Required actions:
**a.** Print the Sharm el Sheikh diving thread verbatim, starting at "I'm not coming" and ending at "be much apprciated.".
**b.** In the Sharm el Sheikh diving thread, where does most of the diving on El Hierro take place?

Text segment:
# Scuba diving in Sharm el Sheikh



## jenni_11 (Aug 15, 2010)

Hello all.


I need some advice on diving in sharm el sheikh. I've had a few intro dives while I was out there earlier this summer, and have decided to pack up and go dedicated my life to diving as I've fallen in love with it. 

I understand the pay is not all that good. But of course understand this and I'm doing it for diving.

As I'm starting out as a newbie, how long will it take me to work after I qualify? I've heard I need to do at least over 100 dives in my logbook before I can start working as a diving instructor. 

Are there any internships that I can do? I guess I have to wait and see until I get out there, I'm just a want to fully prepare myself before heading out there. 

I'm not coming out with alot of money, just enough to live on for a month or too. (hence the fact I have to pay for all the diving lessons!!) 

Any information from you guys would be much apprciated. 

Thanks.


----------



## Sam (Aug 27, 2009)

jenni_11 said:


> Hello all.
> 
> 
> I need some advice on diving in sharm el sheikh. I've had a few intro dives while I was out there earlier this summer, and have decided to pack up and go dedicated my life to diving as I've fallen in love with it.
> ...


Hi,

I admittedly do not know much about diving, but I'm thinking if you've only ever done a handful of dives that it'll be some time before you'd be let on the loose as an instructor. I am also aware that it is VERY costly to get that far. You may be better off working as a counter girl or snorkeling guide for a diving centre and diving recreationally to notch up experience rather than the super expensive courses. You would probably then get discounts on the courses, although it may not be much.

Either that or just work in any job and keep diving as a hobby. After all they say you can have too much of a good thing, if you dive everyday you may start to hate it!!


----------



## 90199 (Mar 21, 2010)

Jenni, you do not have to travel all the way to Egypt. The island of El Hierro part of the Canarian Archipelago, is a world famous location for scuba diving. We are part of the European Union so access for you is easier.

Most of the diving takes place in a small fishing port called La Restinga, have a look at this link,

La Restinga - Diving Center Club - El Hierro - Submarinismo El Hierro - Bucear en las Islas Canarias

Maybe you will be tempted


----------



## jenni_11 (Aug 15, 2010)

Sam said:


> Hi,
> 
> I admittedly do not know much about diving, but I'm thinking if you've only ever done a handful of dives that it'll be some time before you'd be let on the loose as an instructor. I am also aware that it is VERY costly to get that far. You may be better off working as a counter girl or snorkeling guide for a diving centre and diving recreationally to notch up experience rather than the super expensive courses. You would probably then get discounts on the courses, although it may not be much.
> 
> Either that or just work in any job and keep diving as a hobby. After all they say you can have too much of a good thing, if you dive everyday you may start to hate it!!


thanks sam!

I completely understand that I won't be working as an instructor straight off, I've already been given a huge discount from an instructor who is a family friend. And I did consider working at a shop or as a snorkling giuide, which I think is my best option atm, which is fine, as long as it's still associated with diving I'm all good. 

Thanks for the info sam!!


----------

Source material:
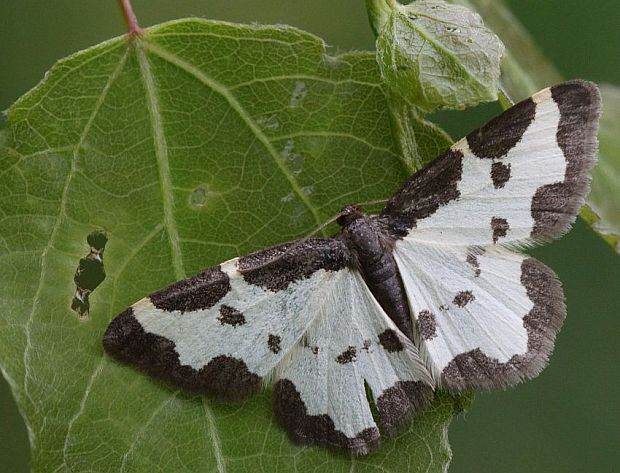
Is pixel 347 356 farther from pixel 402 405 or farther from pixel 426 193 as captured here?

Task-by-task solutions:
**a.**
I'm not coming out with alot of money, just enough to live on for a month or too. (hence the fact I have to pay for all the diving lessons!!) 

Any information from you guys would be much apprciated.

**b.** In a small fishing port called La Restinga.